• About this task: You are asked to reproduce the listing exactly and to omit its pictures.

• Provided entries:
--- START ---

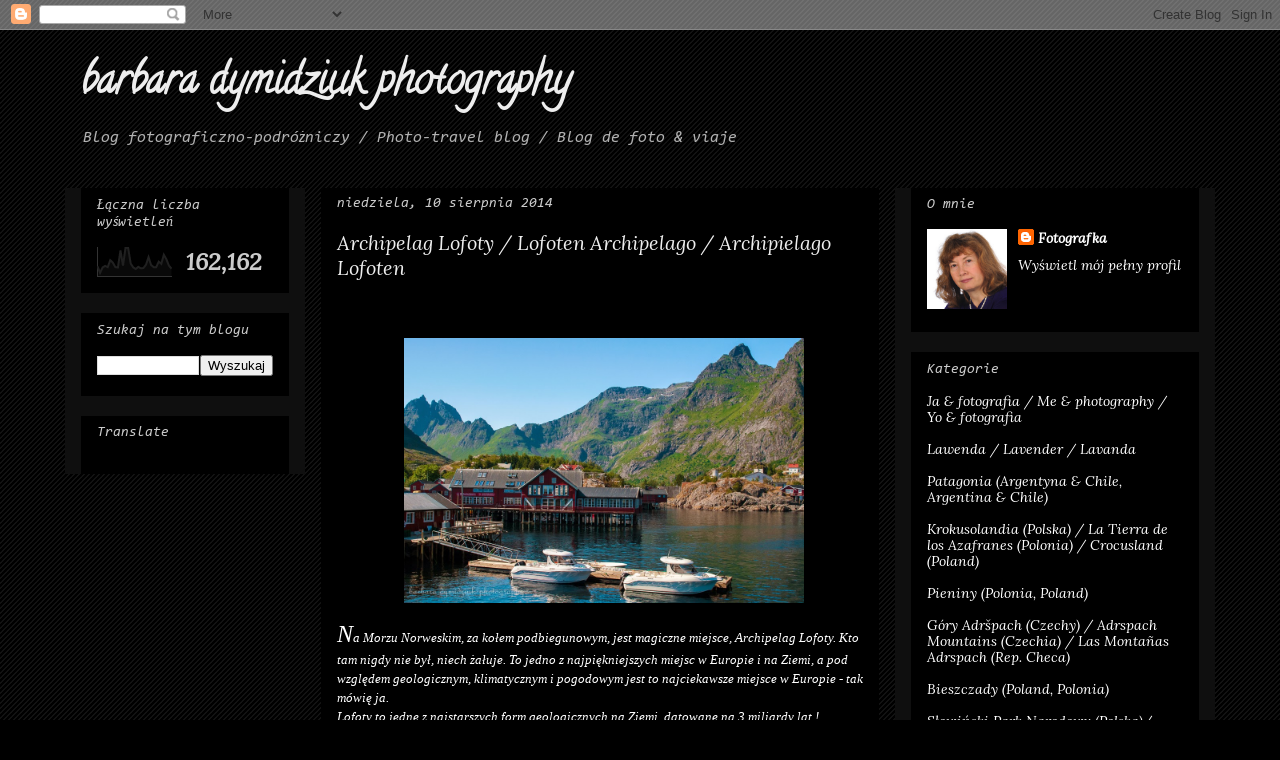

--- FILE ---
content_type: text/html; charset=UTF-8
request_url: https://www.barbaradymidziuk.com/b/stats?style=BLACK_TRANSPARENT&timeRange=ALL_TIME&token=APq4FmDDykAJW0FfWpo2U6bawMCyO-O_D0ozEdXKsX05liYwfIizApaWhFZoO7XaxwklnrsSh8UyUw3YEJE1wtRrhT8SpZWP7w
body_size: 45
content:
{"total":162162,"sparklineOptions":{"backgroundColor":{"fillOpacity":0.1,"fill":"#000000"},"series":[{"areaOpacity":0.3,"color":"#202020"}]},"sparklineData":[[0,34],[1,12],[2,30],[3,35],[4,31],[5,54],[6,46],[7,31],[8,30],[9,86],[10,36],[11,96],[12,95],[13,43],[14,30],[15,25],[16,32],[17,27],[18,28],[19,39],[20,64],[21,38],[22,31],[23,31],[24,49],[25,42],[26,72],[27,57],[28,36],[29,26]],"nextTickMs":1200000}

--- FILE ---
content_type: text/html; charset=utf-8
request_url: https://www.google.com/recaptcha/api2/aframe
body_size: 257
content:
<!DOCTYPE HTML><html><head><meta http-equiv="content-type" content="text/html; charset=UTF-8"></head><body><script nonce="LLqaiyXpaVRA7412AQWrAg">/** Anti-fraud and anti-abuse applications only. See google.com/recaptcha */ try{var clients={'sodar':'https://pagead2.googlesyndication.com/pagead/sodar?'};window.addEventListener("message",function(a){try{if(a.source===window.parent){var b=JSON.parse(a.data);var c=clients[b['id']];if(c){var d=document.createElement('img');d.src=c+b['params']+'&rc='+(localStorage.getItem("rc::a")?sessionStorage.getItem("rc::b"):"");window.document.body.appendChild(d);sessionStorage.setItem("rc::e",parseInt(sessionStorage.getItem("rc::e")||0)+1);localStorage.setItem("rc::h",'1768855435035');}}}catch(b){}});window.parent.postMessage("_grecaptcha_ready", "*");}catch(b){}</script></body></html>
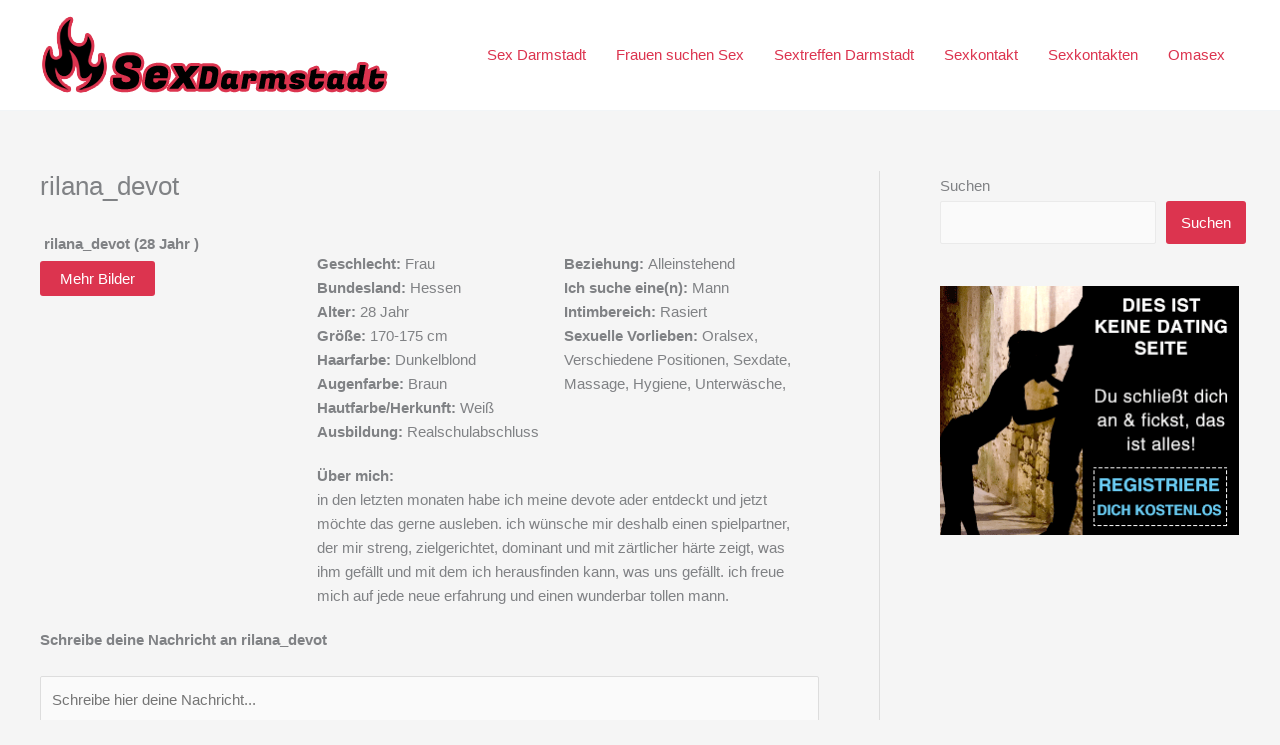

--- FILE ---
content_type: text/plain
request_url: https://www.google-analytics.com/j/collect?v=1&_v=j102&a=111074705&t=pageview&_s=1&dl=https%3A%2F%2Fwww.sexdarmstadt.eu%2Fsexkontakten%2Frilana_devot%2F&ul=en-us%40posix&dt=rilana_devot%20-%20Sex%20Darmstadt&sr=1280x720&vp=1280x720&_u=IEBAAEABAAAAACAAI~&jid=120988597&gjid=1954619113&cid=502948026.1769151622&tid=UA-142675461-44&_gid=1406623464.1769151622&_r=1&_slc=1&z=475471707
body_size: -451
content:
2,cG-QTQT1DSZE5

--- END ---

• Answer to this task:
--- FILE ---
content_type: text/html; charset=UTF-8
request_url: https://www.barbaradymidziuk.com/b/stats?style=BLACK_TRANSPARENT&timeRange=ALL_TIME&token=APq4FmDDykAJW0FfWpo2U6bawMCyO-O_D0ozEdXKsX05liYwfIizApaWhFZoO7XaxwklnrsSh8UyUw3YEJE1wtRrhT8SpZWP7w
body_size: 45
content:
{"total":162162,"sparklineOptions":{"backgroundColor":{"fillOpacity":0.1,"fill":"#000000"},"series":[{"areaOpacity":0.3,"color":"#202020"}]},"sparklineData":[[0,34],[1,12],[2,30],[3,35],[4,31],[5,54],[6,46],[7,31],[8,30],[9,86],[10,36],[11,96],[12,95],[13,43],[14,30],[15,25],[16,32],[17,27],[18,28],[19,39],[20,64],[21,38],[22,31],[23,31],[24,49],[25,42],[26,72],[27,57],[28,36],[29,26]],"nextTickMs":1200000}

--- FILE ---
content_type: text/html; charset=utf-8
request_url: https://www.google.com/recaptcha/api2/aframe
body_size: 257
content:
<!DOCTYPE HTML><html><head><meta http-equiv="content-type" content="text/html; charset=UTF-8"></head><body><script nonce="LLqaiyXpaVRA7412AQWrAg">/** Anti-fraud and anti-abuse applications only. See google.com/recaptcha */ try{var clients={'sodar':'https://pagead2.googlesyndication.com/pagead/sodar?'};window.addEventListener("message",function(a){try{if(a.source===window.parent){var b=JSON.parse(a.data);var c=clients[b['id']];if(c){var d=document.createElement('img');d.src=c+b['params']+'&rc='+(localStorage.getItem("rc::a")?sessionStorage.getItem("rc::b"):"");window.document.body.appendChild(d);sessionStorage.setItem("rc::e",parseInt(sessionStorage.getItem("rc::e")||0)+1);localStorage.setItem("rc::h",'1768855435035');}}}catch(b){}});window.parent.postMessage("_grecaptcha_ready", "*");}catch(b){}</script></body></html>

--- FILE ---
content_type: text/plain
request_url: https://www.google-analytics.com/j/collect?v=1&_v=j102&a=111074705&t=pageview&_s=1&dl=https%3A%2F%2Fwww.sexdarmstadt.eu%2Fsexkontakten%2Frilana_devot%2F&ul=en-us%40posix&dt=rilana_devot%20-%20Sex%20Darmstadt&sr=1280x720&vp=1280x720&_u=IEBAAEABAAAAACAAI~&jid=120988597&gjid=1954619113&cid=502948026.1769151622&tid=UA-142675461-44&_gid=1406623464.1769151622&_r=1&_slc=1&z=475471707
body_size: -451
content:
2,cG-QTQT1DSZE5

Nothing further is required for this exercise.